I identify as queer as I feel like it has a radical cultural context that I want to be associated with. I choose to specifically identify myself as a Trans Woman (as opposed to identifying as solely a woman) as I want to be someone that other trans people, specifically young trans people, can see as someone who is out and trying to live their best life. I want to be an inspiration and source of reassurance for younger LGBTQ+ people.
What did it feel like when you first started describing yourself this way?
It felt more right then anything I've ever done. Referring to myself as both queer and a Trans Woman lead to extreme highs of gender euphoria. I still get tingly when someone uses the correct name and pronouns.
Have you shared your identity with important people in your life? How have they responded to what you've told them? Do you have a "coming out" story you'd like to share?
I am very much out to everyone. I live out and loud very purposefully.
I first came out to my partner at the time. Shortly there after I started "rolling out" the new me, starting with a few text messages here and there to a few close friends. In late July I went to a family reunion in Gatlinburg, TN. There I came out to two of my aunts, one of whom responded "Oh, I know, and it looks so good on you."
I didn't tell my mother directly. I left her a copy of Julia Serano's "Whipping Girl" on the nightstand of her hotel room before I left to return home. In it I put an inscription in which I came out to her. Because she was traveling and needed some time to process it took her about 3 days to hear back from her (other than a text assuring me she got the book and just needed some time to process and travel back home). Her response could not have been better. I am incredibly fortunate with my coming out experience as most of my family has warmly accepted me.
Is it important to you that others know how you identify and refer to you as such? How do you feel if/when people use the wrong labels to describe you?
It is incredibly important to me that people know who I am.
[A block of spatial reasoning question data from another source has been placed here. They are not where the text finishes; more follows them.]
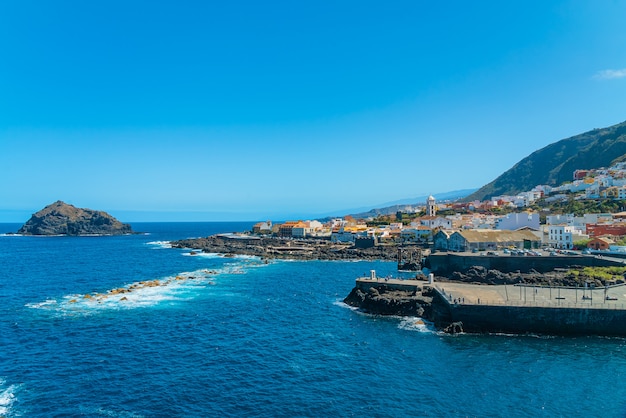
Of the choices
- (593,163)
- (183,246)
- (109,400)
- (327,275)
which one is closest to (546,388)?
(109,400)

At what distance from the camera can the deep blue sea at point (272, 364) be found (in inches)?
958

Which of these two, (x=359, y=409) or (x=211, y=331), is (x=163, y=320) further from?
(x=359, y=409)

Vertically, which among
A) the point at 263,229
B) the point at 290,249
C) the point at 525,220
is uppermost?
the point at 525,220

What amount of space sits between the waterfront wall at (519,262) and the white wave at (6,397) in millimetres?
54665

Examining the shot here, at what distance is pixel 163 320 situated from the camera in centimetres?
4212

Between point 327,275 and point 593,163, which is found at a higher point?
point 593,163

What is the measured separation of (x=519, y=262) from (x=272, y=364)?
43.1m

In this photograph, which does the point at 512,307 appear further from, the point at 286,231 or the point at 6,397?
the point at 286,231

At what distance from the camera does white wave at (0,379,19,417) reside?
77.1 ft

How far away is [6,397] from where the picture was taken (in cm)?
2514

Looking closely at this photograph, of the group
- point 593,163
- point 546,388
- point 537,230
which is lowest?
point 546,388

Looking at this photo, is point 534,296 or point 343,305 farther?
point 343,305

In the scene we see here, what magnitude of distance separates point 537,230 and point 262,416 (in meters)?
78.4

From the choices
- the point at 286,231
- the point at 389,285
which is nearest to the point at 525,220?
the point at 389,285
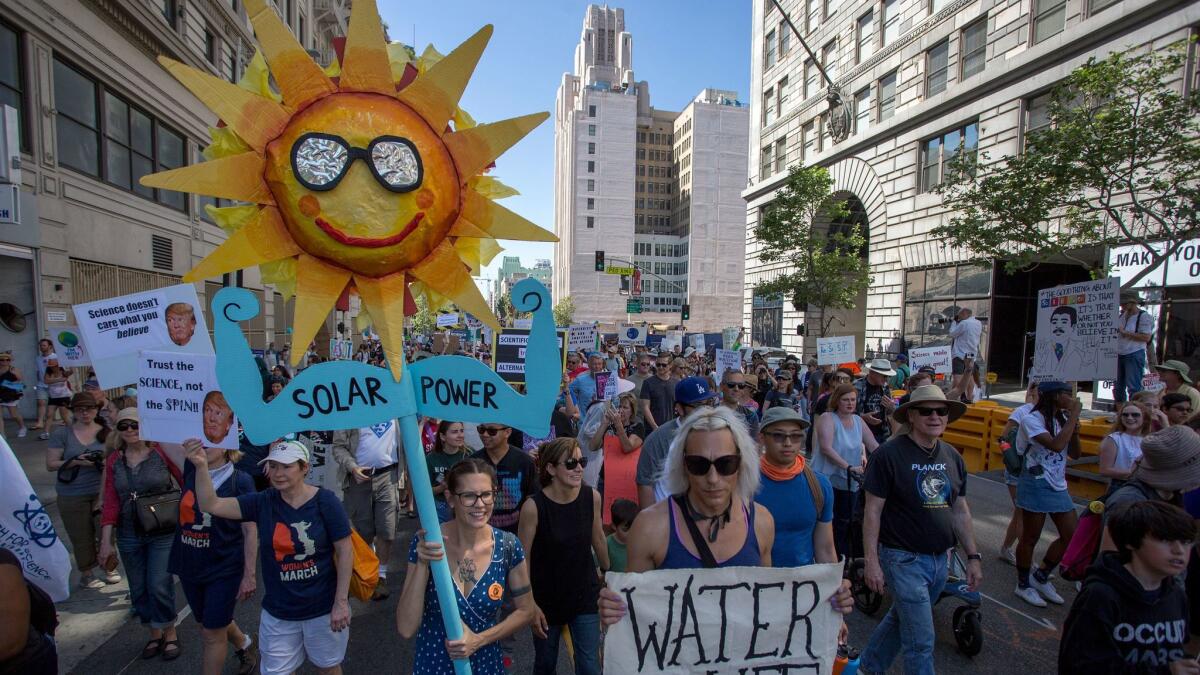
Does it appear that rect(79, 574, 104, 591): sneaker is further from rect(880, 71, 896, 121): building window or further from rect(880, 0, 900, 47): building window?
rect(880, 0, 900, 47): building window

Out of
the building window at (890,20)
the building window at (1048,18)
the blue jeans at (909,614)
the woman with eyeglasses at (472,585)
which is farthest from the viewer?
the building window at (890,20)

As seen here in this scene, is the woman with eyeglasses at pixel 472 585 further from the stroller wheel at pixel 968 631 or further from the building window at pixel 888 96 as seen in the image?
the building window at pixel 888 96

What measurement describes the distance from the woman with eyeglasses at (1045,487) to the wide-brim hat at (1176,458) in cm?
137

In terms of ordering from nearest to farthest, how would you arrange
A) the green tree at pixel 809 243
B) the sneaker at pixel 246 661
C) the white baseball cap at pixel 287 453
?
the white baseball cap at pixel 287 453 → the sneaker at pixel 246 661 → the green tree at pixel 809 243

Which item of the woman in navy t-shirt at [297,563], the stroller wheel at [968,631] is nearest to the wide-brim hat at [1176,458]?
the stroller wheel at [968,631]

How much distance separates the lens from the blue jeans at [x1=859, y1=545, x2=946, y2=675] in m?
3.38

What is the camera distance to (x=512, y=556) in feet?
9.19

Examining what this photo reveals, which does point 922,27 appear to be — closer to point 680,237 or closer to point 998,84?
point 998,84

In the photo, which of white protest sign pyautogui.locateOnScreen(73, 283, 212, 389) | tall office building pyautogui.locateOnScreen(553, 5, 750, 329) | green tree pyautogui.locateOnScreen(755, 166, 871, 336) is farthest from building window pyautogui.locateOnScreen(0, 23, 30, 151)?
tall office building pyautogui.locateOnScreen(553, 5, 750, 329)

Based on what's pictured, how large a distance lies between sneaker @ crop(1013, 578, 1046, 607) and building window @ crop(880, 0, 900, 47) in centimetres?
2472

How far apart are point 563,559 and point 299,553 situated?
145cm

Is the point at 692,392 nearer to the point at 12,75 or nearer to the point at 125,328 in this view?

I often wear clothing with Trans symbols and colors or slogans. I have a tattoo of the trans symbol on my forearm. I am out and loud about it so that no one can silence me.
I am still misgendered quite often (but its getting less and less each day). Often, out of concerns for my safety or just plain old not wanting to deal with it, I don't correct people in public when they misgender me. It is an incredible emotional burden to be misgendered, especially by loved ones and people I know. Having to deal with apologies and comforting people after you correct them can be just as exhausting. So while my identity is very important, I don't always have the fortitude to stand up for it.
In what ways have art or pop culture helped you to discover or define your identity? In what ways have they been obstacles? Does seeing your identity depicted in media factor into your journey?
Art and pop culture (and a lack of representation) had and still have a huge impact. I truly feel had there been any positive depiction of a trans woman in the media I consumed, or even if it was in the general zeitgeist, in the 90's and 00's I would have figured this out a long time ago. They just didn't exist. It wasn't until 2012 when Against Me front woman Laura Jane Grace came out in Rolling Stone and subsequently wrote a book called "Tranny" that I really figured it out. It was the story and the journey and the language Grace used that finally gave me the tools I needed to know for sure that this is who I am. I still live for news about trans actors and positive depictions of trans characters in media. The representation is happening, at a snail’s pace, but it is happening. Even if it isn't a show or movie or something I would normally consume, I still want to know about it, I still rejoice in it.
What is one piece of advice you'd share with your younger self if you could?
I might tell myself to sober up sooner. I would tell myself that things will not be easy but so very much worth it.